= Given data =
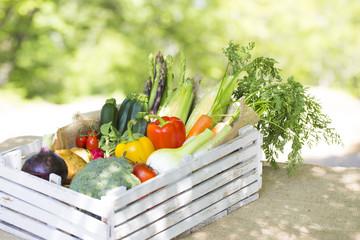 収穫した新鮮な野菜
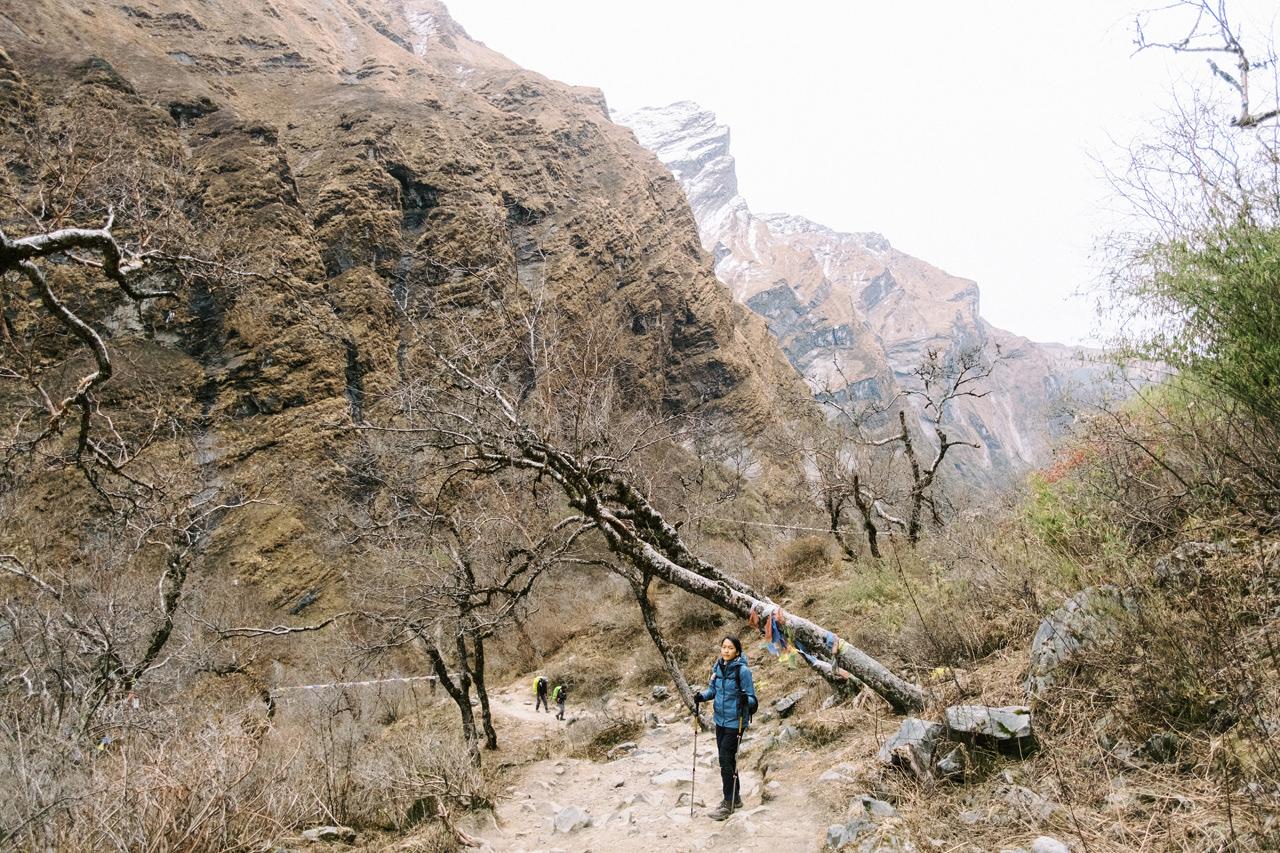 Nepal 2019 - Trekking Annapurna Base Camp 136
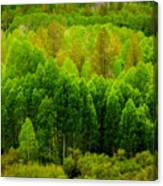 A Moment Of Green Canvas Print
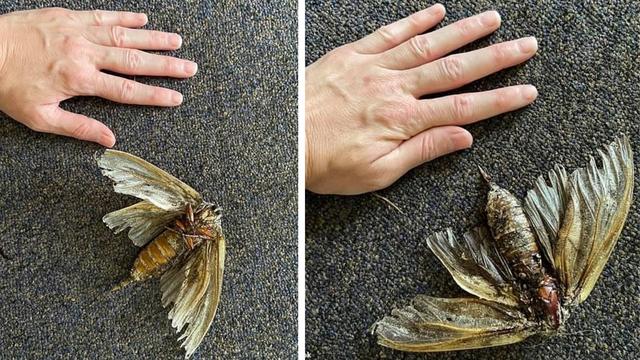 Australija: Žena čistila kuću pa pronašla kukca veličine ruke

--

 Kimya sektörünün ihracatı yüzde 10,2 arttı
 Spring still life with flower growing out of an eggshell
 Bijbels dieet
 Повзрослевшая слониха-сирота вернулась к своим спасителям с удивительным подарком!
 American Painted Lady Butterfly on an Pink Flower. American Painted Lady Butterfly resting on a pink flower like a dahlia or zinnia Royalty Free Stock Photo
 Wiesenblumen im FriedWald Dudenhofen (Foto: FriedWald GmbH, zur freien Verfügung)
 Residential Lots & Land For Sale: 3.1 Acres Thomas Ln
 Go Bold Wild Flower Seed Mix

= Task item =
Find the line with "American Painted Lady Butterfly on" in the material above. Reproduce it and each line after it up to and including the line with "Go Bold Wild Flower Seed Mix".

= Written solution =
 American Painted Lady Butterfly on an Pink Flower. American Painted Lady Butterfly resting on a pink flower like a dahlia or zinnia Royalty Free Stock Photo
 Wiesenblumen im FriedWald Dudenhofen (Foto: FriedWald GmbH, zur freien Verfügung)
 Residential Lots & Land For Sale: 3.1 Acres Thomas Ln
 Go Bold Wild Flower Seed Mix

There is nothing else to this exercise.